• Supplied records
═══

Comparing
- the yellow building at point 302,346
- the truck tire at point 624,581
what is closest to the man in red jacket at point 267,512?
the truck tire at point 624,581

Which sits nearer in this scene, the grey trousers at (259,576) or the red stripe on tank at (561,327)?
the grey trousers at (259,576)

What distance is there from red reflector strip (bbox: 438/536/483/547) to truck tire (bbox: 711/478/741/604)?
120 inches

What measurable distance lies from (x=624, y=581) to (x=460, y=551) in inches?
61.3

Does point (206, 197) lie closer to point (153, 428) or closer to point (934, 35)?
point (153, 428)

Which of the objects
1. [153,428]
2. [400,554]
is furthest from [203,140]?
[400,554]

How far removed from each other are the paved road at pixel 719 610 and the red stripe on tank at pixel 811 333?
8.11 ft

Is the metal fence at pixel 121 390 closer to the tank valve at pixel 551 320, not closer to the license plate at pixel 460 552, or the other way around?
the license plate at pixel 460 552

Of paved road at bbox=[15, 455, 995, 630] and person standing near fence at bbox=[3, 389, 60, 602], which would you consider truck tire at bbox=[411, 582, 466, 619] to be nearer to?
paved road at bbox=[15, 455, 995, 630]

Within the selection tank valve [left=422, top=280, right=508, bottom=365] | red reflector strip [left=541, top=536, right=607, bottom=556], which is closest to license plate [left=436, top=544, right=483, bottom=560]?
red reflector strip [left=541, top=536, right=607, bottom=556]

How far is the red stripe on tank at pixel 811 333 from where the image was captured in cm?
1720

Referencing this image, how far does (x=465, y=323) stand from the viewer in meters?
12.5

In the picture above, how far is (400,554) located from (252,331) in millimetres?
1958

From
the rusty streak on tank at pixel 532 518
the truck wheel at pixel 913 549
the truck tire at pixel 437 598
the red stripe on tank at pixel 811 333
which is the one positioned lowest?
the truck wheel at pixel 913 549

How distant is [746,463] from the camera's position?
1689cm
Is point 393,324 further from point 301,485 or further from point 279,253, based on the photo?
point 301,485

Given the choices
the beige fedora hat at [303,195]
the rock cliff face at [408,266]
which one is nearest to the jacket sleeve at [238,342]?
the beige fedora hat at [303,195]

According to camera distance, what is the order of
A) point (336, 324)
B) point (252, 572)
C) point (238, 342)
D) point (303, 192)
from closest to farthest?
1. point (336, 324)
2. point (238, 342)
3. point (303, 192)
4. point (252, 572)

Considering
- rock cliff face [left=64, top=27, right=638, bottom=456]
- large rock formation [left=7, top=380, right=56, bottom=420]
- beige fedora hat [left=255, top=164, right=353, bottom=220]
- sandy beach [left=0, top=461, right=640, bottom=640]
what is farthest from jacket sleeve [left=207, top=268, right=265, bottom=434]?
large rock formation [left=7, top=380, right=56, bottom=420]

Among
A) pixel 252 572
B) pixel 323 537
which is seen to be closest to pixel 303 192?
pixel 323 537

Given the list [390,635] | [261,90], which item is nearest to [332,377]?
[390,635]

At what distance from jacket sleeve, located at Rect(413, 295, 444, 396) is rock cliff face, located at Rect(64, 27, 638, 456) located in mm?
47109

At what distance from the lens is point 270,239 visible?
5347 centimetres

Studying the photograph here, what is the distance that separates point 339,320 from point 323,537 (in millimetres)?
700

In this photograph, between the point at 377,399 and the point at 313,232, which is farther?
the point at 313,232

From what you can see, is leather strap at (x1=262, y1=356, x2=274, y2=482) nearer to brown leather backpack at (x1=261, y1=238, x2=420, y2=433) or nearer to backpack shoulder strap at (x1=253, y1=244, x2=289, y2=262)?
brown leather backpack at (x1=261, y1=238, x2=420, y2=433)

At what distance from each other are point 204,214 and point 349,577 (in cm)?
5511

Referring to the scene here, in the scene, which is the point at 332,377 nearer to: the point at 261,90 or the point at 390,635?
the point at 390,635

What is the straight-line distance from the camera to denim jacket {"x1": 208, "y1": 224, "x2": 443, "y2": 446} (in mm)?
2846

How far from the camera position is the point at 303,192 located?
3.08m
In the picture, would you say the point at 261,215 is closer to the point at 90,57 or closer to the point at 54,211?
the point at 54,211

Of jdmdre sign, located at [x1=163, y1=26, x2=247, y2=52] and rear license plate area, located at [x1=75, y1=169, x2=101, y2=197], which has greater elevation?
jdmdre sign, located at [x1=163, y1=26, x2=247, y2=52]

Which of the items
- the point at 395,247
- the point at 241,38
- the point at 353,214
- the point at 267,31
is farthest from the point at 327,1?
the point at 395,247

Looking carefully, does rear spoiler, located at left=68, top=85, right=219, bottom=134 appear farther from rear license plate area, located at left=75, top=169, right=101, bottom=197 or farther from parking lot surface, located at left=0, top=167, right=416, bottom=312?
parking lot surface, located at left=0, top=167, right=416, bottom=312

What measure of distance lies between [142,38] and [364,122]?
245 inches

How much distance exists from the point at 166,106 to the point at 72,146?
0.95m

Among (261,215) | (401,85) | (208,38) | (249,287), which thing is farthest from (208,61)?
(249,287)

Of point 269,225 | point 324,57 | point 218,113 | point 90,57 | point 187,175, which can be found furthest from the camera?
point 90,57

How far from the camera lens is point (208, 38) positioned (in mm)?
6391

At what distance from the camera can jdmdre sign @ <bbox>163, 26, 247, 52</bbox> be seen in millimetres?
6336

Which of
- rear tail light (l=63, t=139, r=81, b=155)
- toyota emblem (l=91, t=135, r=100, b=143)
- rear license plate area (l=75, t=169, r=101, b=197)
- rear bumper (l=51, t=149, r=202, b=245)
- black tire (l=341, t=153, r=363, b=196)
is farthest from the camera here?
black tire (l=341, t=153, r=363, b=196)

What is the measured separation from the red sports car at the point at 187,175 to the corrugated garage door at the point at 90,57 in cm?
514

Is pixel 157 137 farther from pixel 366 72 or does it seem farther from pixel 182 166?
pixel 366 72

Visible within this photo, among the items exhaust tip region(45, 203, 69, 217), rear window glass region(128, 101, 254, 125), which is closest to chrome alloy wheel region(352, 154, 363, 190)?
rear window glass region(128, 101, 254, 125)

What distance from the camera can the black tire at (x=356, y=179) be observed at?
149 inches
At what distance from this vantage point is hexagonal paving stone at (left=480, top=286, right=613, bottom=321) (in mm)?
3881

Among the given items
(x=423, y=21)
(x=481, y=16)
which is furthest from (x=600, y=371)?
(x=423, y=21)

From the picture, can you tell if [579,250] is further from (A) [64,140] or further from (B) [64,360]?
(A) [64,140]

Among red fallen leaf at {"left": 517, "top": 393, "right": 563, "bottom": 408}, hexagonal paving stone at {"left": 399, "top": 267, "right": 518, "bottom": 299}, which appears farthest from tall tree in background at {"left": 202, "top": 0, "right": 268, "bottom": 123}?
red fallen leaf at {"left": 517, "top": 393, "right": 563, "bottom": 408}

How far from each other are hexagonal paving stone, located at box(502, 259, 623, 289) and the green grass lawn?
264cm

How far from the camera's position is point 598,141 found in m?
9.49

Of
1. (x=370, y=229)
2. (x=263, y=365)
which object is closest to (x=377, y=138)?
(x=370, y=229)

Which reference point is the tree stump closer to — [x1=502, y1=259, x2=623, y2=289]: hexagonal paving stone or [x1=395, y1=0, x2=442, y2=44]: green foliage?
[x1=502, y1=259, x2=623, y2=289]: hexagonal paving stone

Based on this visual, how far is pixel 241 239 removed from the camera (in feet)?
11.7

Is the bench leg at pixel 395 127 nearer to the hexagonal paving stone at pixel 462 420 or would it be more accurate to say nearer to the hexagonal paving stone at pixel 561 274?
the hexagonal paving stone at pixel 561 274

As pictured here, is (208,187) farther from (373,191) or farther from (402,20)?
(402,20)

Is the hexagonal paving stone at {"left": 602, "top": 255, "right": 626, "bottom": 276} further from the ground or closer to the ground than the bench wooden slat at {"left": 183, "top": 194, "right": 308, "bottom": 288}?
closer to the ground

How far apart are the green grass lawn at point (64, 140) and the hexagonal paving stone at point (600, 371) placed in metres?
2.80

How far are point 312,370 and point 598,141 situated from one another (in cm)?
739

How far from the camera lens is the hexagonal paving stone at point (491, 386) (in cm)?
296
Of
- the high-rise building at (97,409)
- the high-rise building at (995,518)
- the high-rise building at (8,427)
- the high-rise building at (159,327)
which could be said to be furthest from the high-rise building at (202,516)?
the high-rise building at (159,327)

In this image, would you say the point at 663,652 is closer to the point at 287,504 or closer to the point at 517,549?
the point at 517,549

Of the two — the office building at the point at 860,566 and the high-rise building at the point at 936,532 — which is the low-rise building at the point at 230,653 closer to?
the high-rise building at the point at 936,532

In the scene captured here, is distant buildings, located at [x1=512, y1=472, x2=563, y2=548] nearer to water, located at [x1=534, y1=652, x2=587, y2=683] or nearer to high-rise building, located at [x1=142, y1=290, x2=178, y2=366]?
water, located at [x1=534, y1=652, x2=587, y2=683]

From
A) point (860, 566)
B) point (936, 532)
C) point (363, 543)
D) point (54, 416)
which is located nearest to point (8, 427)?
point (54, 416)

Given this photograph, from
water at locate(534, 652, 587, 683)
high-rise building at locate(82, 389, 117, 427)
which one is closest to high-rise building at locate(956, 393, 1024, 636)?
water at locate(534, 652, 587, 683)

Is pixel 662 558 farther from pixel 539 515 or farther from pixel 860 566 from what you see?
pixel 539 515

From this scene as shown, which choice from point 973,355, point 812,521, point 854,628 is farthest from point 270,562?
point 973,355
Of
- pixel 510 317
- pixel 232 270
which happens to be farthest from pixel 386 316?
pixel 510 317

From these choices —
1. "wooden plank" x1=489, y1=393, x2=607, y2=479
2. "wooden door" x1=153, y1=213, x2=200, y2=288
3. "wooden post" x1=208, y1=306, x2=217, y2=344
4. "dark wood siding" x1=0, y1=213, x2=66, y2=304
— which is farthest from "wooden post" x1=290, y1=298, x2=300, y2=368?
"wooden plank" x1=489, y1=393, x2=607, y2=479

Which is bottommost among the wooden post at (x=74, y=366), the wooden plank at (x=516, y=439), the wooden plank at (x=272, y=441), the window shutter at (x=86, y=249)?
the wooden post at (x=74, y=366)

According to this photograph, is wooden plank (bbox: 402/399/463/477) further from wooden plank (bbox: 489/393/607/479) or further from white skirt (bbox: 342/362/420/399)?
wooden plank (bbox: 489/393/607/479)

═══

• What is required
Repeat only the stretch of lines that opens with the line containing "Which is bottommost" and closes with the final line of the entries, both included, exactly as written.

• Answer
Which is bottommost among the wooden post at (x=74, y=366), the wooden plank at (x=516, y=439), the wooden plank at (x=272, y=441), the window shutter at (x=86, y=249)?
the wooden post at (x=74, y=366)

According to this photograph, is wooden plank (bbox: 402/399/463/477) further from wooden plank (bbox: 489/393/607/479) or further from white skirt (bbox: 342/362/420/399)?
wooden plank (bbox: 489/393/607/479)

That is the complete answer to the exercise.